テレ東「きのう何食べた?」こういう生き方もありと思える
昨年の4月クールで話題になった「おっさんずラブ」(テレビ朝日系)。また春が巡ってきて、新たな“男同士”の物語が登場した。西島秀俊&内野聖陽という刑事ドラマも出来ちゃう組み合わせによる「きのう何食べた?」(テレビ東京系)だ。
しかし、このドラマは「おっさんずラブ」のようなコメディーではない。逆に重くて暗い話でもない。描かれるのは心優しき男たちの穏やかな日常。その象徴が食卓だ。
弁護士の筧史朗(西島)と美容師の矢吹賢二(内野)はマンションの2LDKで同居生活を送っている。月の食費は2万5000円。料理はもっぱら史朗の担当だ。事務所を定時に出るとスーパーに立ち寄り、品質と値段を吟味して材料を購入する。しかもサケとごぼうの炊き込みご飯も、ツナとトマトのぶっかけそうめんも実においしそう。
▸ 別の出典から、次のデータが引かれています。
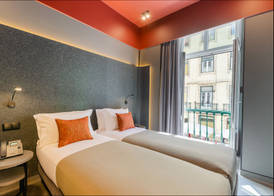 LX Arch Hotel 5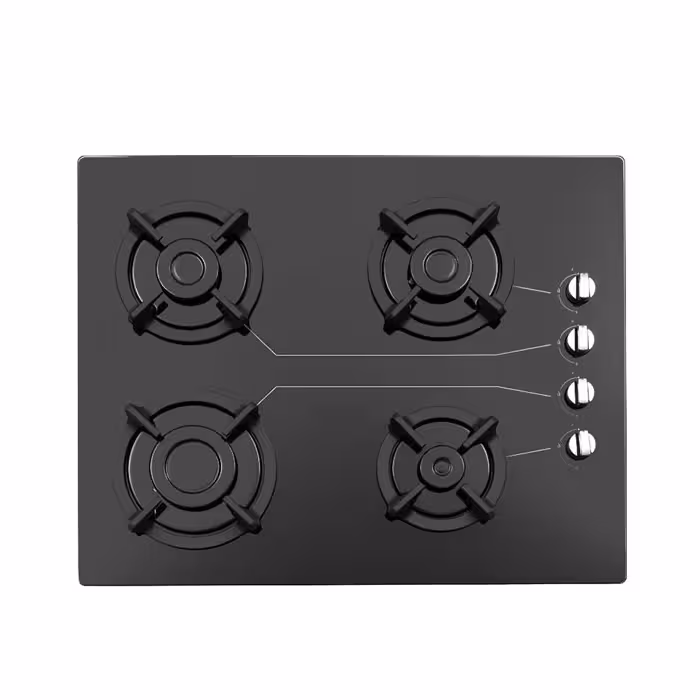 گاز استیل البرز مدل G 4651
堂々の食ドラマでもあるのだ。
食卓で向き合う2人だが、賢二はゲイであることをオープンにしたがるし、史朗は隠すつもりはないが積極的に公開したいとは思っていない。
また恬淡とした史朗に対して、賢二は彼の元カノに嫉妬したり、時には尾行までやってしまう。当然2人は衝突するが、そこは大人。史朗の料理も大いに寄与しながら、うまく折り合いをつけていく。
見ている側も微苦笑とともに、「こういう生き方もありだよね」と思えてくるところが、このドラマ最大の値打ちだ。